Exercise objective -
Reproduce the full text of the DP-700 study step on Fabric Lakehouse and data ingestion, word for word and line for line.

Extracted text -
Step 3 - DP-700 Domain 2 — Fabric Lakehouse and data ingestion (30-35%)

Build and populate Microsoft Fabric Lakehouses using batch and streaming ingestion patterns. Ingest and transform data is one of the two largest domains and the one with the most hands-on technical depth.

4-5 weeks

Fabric Lakehouse architecture — Files section versus Tables section, Delta Lake format for managed tables, unmanaged files
Medallion architecture implementation — Bronze (raw ingestion), Silver (cleansed and validated), Gold (business-ready) layers in Lakehouse
Data Factory pipelines in Fabric — pipeline activities (Copy Data, Notebook, Stored Procedure, Web, Script), linked services, datasets
Copy Data activity — supported sources and destinations, schema mapping, column mapping, incremental copy patterns
Dataflows Gen2 — Power Query-based transformations, connecting to data sources, loading to Lakehouse tables or Warehouse, refresh scheduling
Fabric Notebooks for batch processing — PySpark transformations, reading from and writing to Lakehouse tables, Delta operations (merge, upsert, delete)
Delta Lake operations — MERGE INTO for upserts, time travel with VERSION AS OF and TIMESTAMP AS OF, VACUUM for log cleanup, OPTIMIZE for file compaction
Streaming ingestion — Fabric Eventstream for real-time data ingestion from Event Hubs, Kafka, and custom sources
Data validation — schema enforcement in Delta tables, constraint checking in Notebooks, data quality rules in Dataflows

Certifications

Microsoft Certified Fabric Data Engineer Associate (DP-700)

Dataset section -

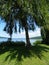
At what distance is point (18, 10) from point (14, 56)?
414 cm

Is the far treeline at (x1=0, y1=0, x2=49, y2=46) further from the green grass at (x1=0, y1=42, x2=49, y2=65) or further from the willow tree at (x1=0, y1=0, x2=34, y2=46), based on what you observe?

Expected answer -
Step 3 - DP-700 Domain 2 — Fabric Lakehouse and data ingestion (30-35%)

Build and populate Microsoft Fabric Lakehouses using batch and streaming ingestion patterns. Ingest and transform data is one of the two largest domains and the one with the most hands-on technical depth.

4-5 weeks

Fabric Lakehouse architecture — Files section versus Tables section, Delta Lake format for managed tables, unmanaged files
Medallion architecture implementation — Bronze (raw ingestion), Silver (cleansed and validated), Gold (business-ready) layers in Lakehouse
Data Factory pipelines in Fabric — pipeline activities (Copy Data, Notebook, Stored Procedure, Web, Script), linked services, datasets
Copy Data activity — supported sources and destinations, schema mapping, column mapping, incremental copy patterns
Dataflows Gen2 — Power Query-based transformations, connecting to data sources, loading to Lakehouse tables or Warehouse, refresh scheduling
Fabric Notebooks for batch processing — PySpark transformations, reading from and writing to Lakehouse tables, Delta operations (merge, upsert, delete)
Delta Lake operations — MERGE INTO for upserts, time travel with VERSION AS OF and TIMESTAMP AS OF, VACUUM for log cleanup, OPTIMIZE for file compaction
Streaming ingestion — Fabric Eventstream for real-time data ingestion from Event Hubs, Kafka, and custom sources
Data validation — schema enforcement in Delta tables, constraint checking in Notebooks, data quality rules in Dataflows

Certifications

Microsoft Certified Fabric Data Engineer Associate (DP-700)